*AUFGABEN UND ÜBUNGEN:*
1 – Beantworte anhand des Texts über Starmers Wahlsieg diese Fragen:
(a) Bei welcher Bank ist Holger Schmieding Chefökonom?
(b) Wer führte die Labour-Partei bei der Wahl vor fünf Jahren an?
(c) Was hatte Starmer im Wahlkampf versprochen?
2 – Zähle alle Personen auf, die der Text über Starmers Wahlsieg mit Namen nennt.
3 – Zitiere aus dem Text über Starmers Wahlsieg den Abschnitt, der mit den Worten „So lange der“ anfängt und mit „gehen, vermutet Hoppe.“ aufhört.

*TEXTAUSZUG:*
═══

Doch der enorme Wahlerfolg von Starmers Team sorgt nicht nur bei der Opposition für betretene Gesichter. Auch so mancher Beobachter fürchtet, dass die neue Super-Mehrheit nicht zu mehr Stabilität, sondern zu mehr Problemen führen könnte. Der Londoner Chefökonom Holger Schmieding von der Berenberg-Bank etwa warnt vor einem „erheblichen Risiko“, dass die moderaten Kräfte nach der Wahl an Boden verlieren könnten.

Die Labour-Partei hat einen weiten Weg hinter sich. Bei der Wahl vor fünf Jahren entschied sie sich für einen extrem linken Kurs, angeführt von Jeremy Corbyn, der ihr ein desaströses Wahlergebnis bescherte. Starmer übernahm und richtete die Partei wieder auf, allerdings erst, nachdem er die verbliebenen Mitglieder des extrem linken Flügels rausgeschmissen oder zur Disziplin gezwungen hatte.

So lange der Feind im Wahlkampf klar war, konnte Starmer diese Disziplin aufrechterhalten. Mit seine neuen Super-Mehrheit (und dem Fehlen einer erstzunehmenden Opposition) jedoch dürften die Begehrlichkeiten von Linksaußen wieder zunehmen.

Im Wahlkampf hatte Starmer etwa versprochen, keine Steuern erhöhen zu wollen. Das sehen viele Parteifreunde deutlich lockerer als er.

Ohnehin ist fraglich, ob der neue Premier sein Programm ohne Steuererhöhungen überhaupt durchziehen kann: Auf dem Papier verspricht Starmer, alle Sozial- und Investitionsausgaben allein mit höherem Wachstum gegenzufinanzieren. Dieses Wachstum soll das höchste aller G7-Staaten sein – ein gelinde gesagt ambitioniertes Ziel, wie der Chef der deutsch-britischen Außenhandelskammer, Ulrich Hoppe, im Interview mit der WirtschaftsWoche seziert. Ohne höhere Steuern werde es am Ende nicht gehen, vermutet Hoppe.

═══

*DATENSÄTZE:*
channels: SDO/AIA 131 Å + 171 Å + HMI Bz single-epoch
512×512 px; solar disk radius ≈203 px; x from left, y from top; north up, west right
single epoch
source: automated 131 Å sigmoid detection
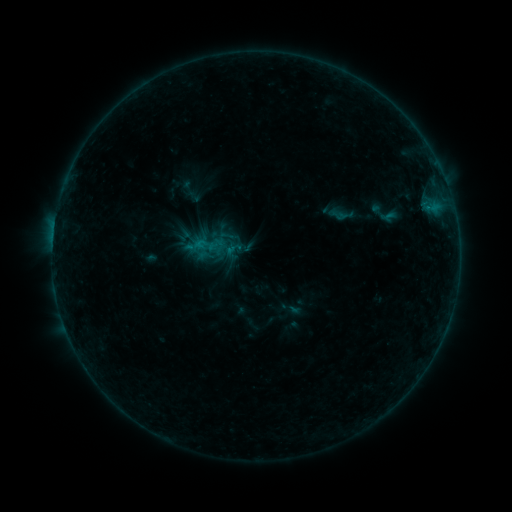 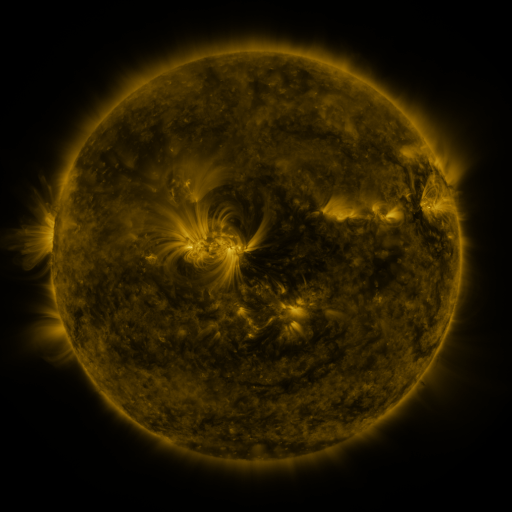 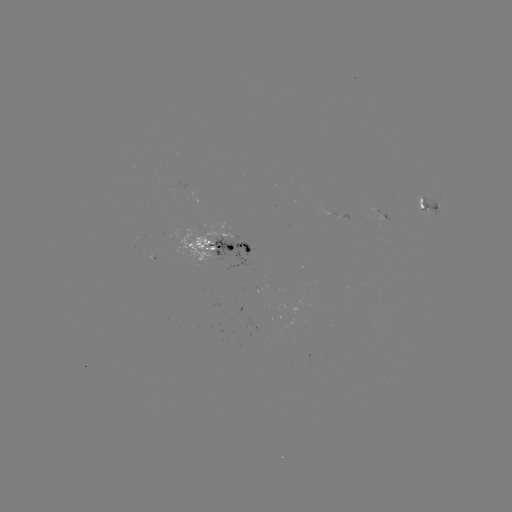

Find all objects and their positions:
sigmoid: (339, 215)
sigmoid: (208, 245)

═══

*SCHRIFTLICHE ANTWORTEN:*
1 –
(a) Bei der Berenberg-Bank.
(b) Jeremy Corbyn.
(c) Keine Steuern erhöhen zu wollen.

2 –
- Starmer
- Holger Schmieding
- Jeremy Corbyn
- Ulrich Hoppe

3 –
So lange der Feind im Wahlkampf klar war, konnte Starmer diese Disziplin aufrechterhalten. Mit seine neuen Super-Mehrheit (und dem Fehlen einer erstzunehmenden Opposition) jedoch dürften die Begehrlichkeiten von Linksaußen wieder zunehmen.

Im Wahlkampf hatte Starmer etwa versprochen, keine Steuern erhöhen zu wollen. Das sehen viele Parteifreunde deutlich lockerer als er.

Ohnehin ist fraglich, ob der neue Premier sein Programm ohne Steuererhöhungen überhaupt durchziehen kann: Auf dem Papier verspricht Starmer, alle Sozial- und Investitionsausgaben allein mit höherem Wachstum gegenzufinanzieren. Dieses Wachstum soll das höchste aller G7-Staaten sein – ein gelinde gesagt ambitioniertes Ziel, wie der Chef der deutsch-britischen Außenhandelskammer, Ulrich Hoppe, im Interview mit der WirtschaftsWoche seziert. Ohne höhere Steuern werde es am Ende nicht gehen, vermutet Hoppe.